[Opening DATA TO EXAMINE section]

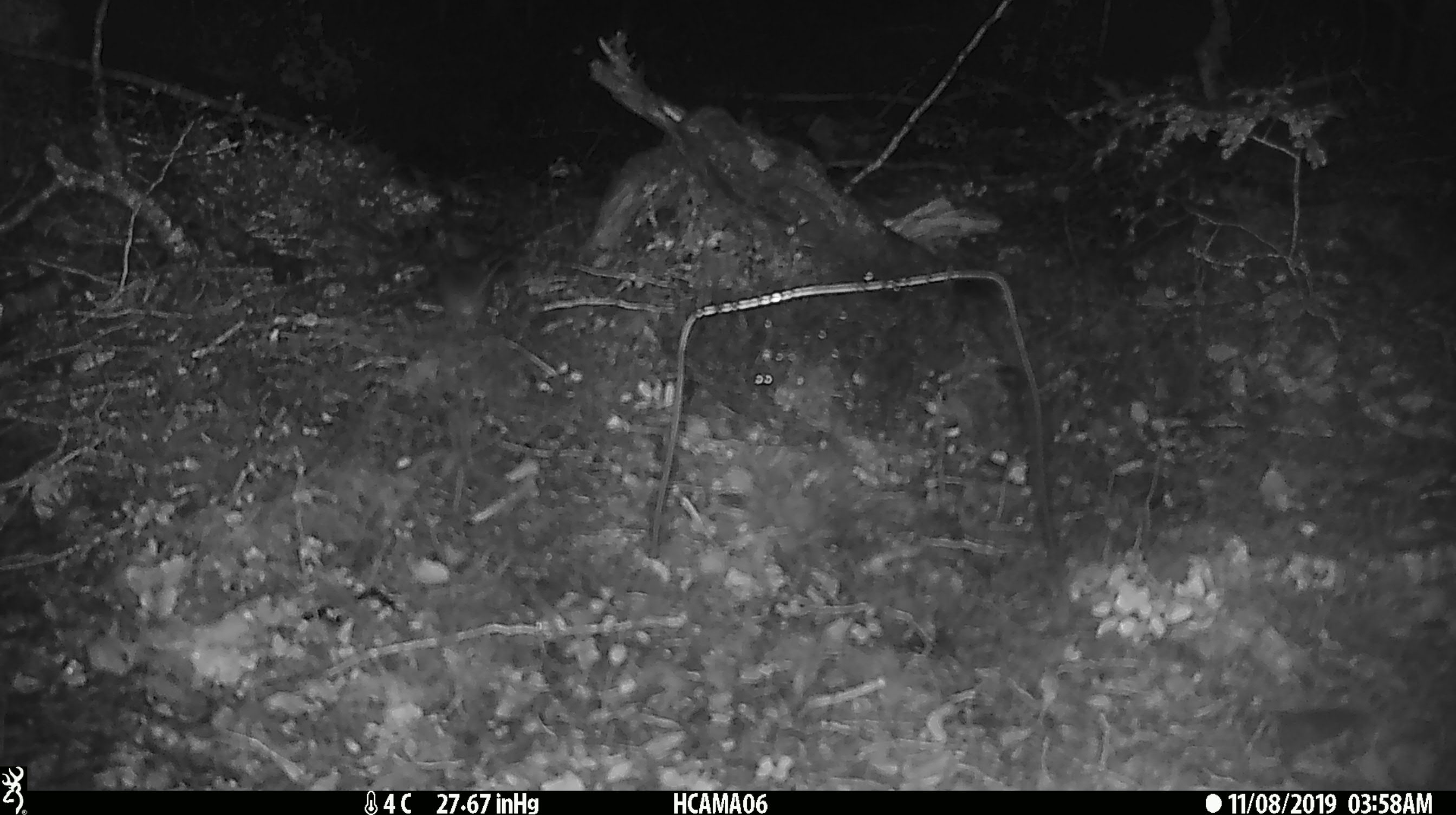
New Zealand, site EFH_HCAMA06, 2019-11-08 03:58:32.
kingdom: Animalia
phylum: Chordata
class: Mammalia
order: Rodentia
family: Muridae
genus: Mus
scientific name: Mus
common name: mouse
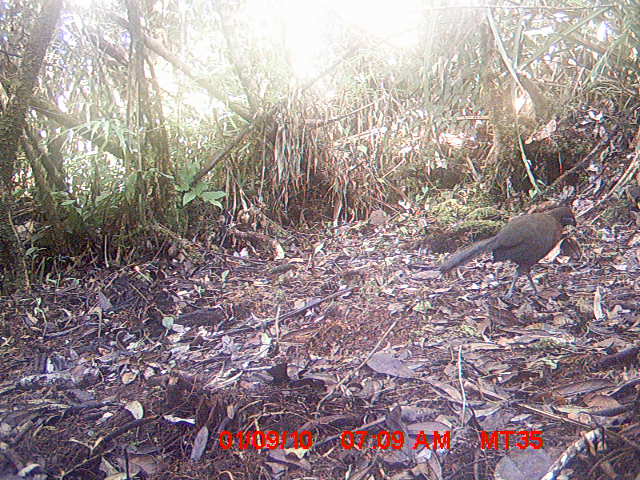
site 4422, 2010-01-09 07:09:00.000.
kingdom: Animalia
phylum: Chordata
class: Aves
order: Cuculiformes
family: Cuculidae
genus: Coua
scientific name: Coua serriana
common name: red-breasted coua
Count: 1.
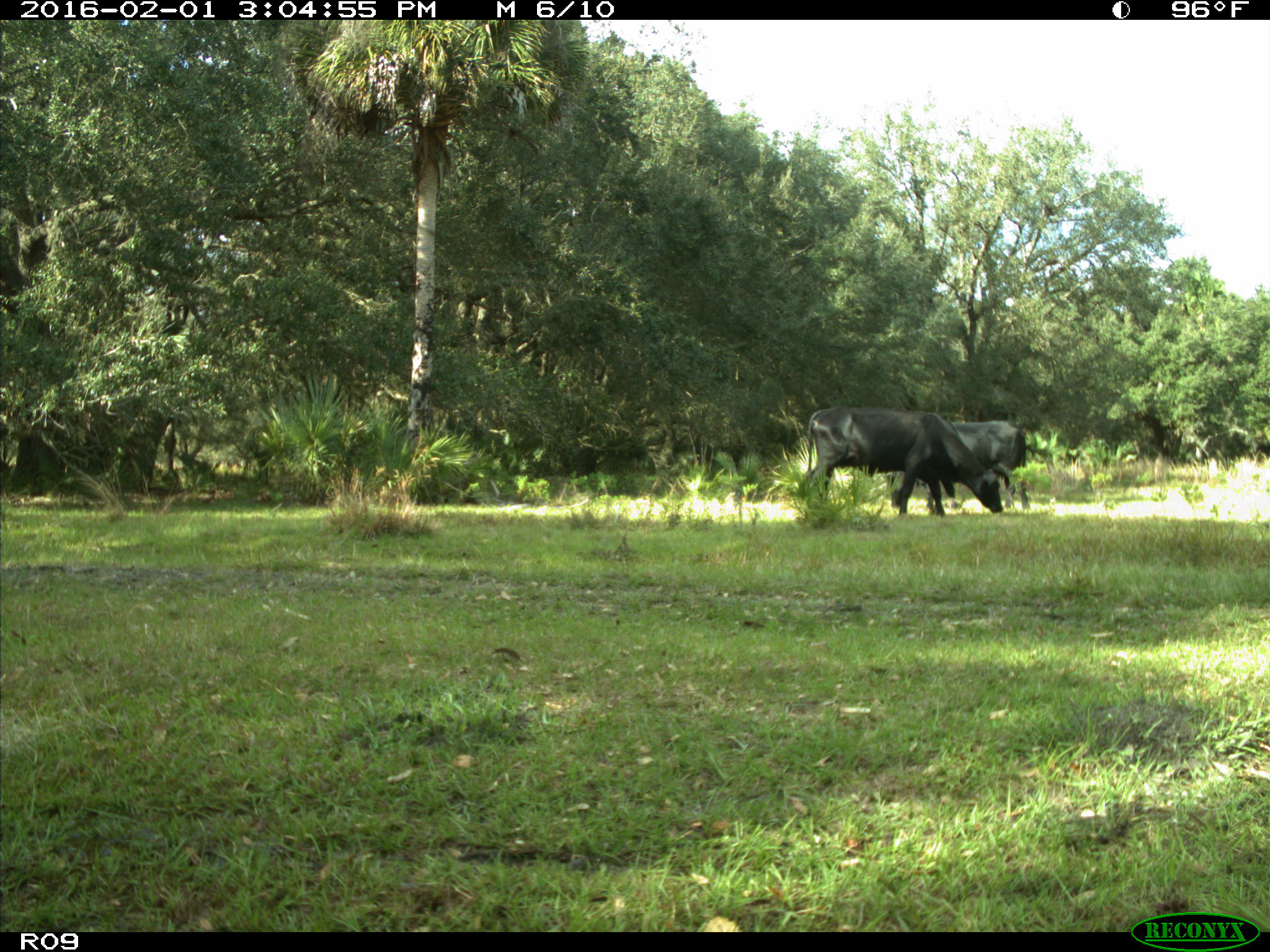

[Closing DATA TO EXAMINE section]

YOUR GOAL:
Copy each line of the data above that holds "site".

RESPONSE FOR THIS EXERCISE:
New Zealand, site EFH_HCAMA06, 2019-11-08 03:58:32.
site 4422, 2010-01-09 07:09:00.000.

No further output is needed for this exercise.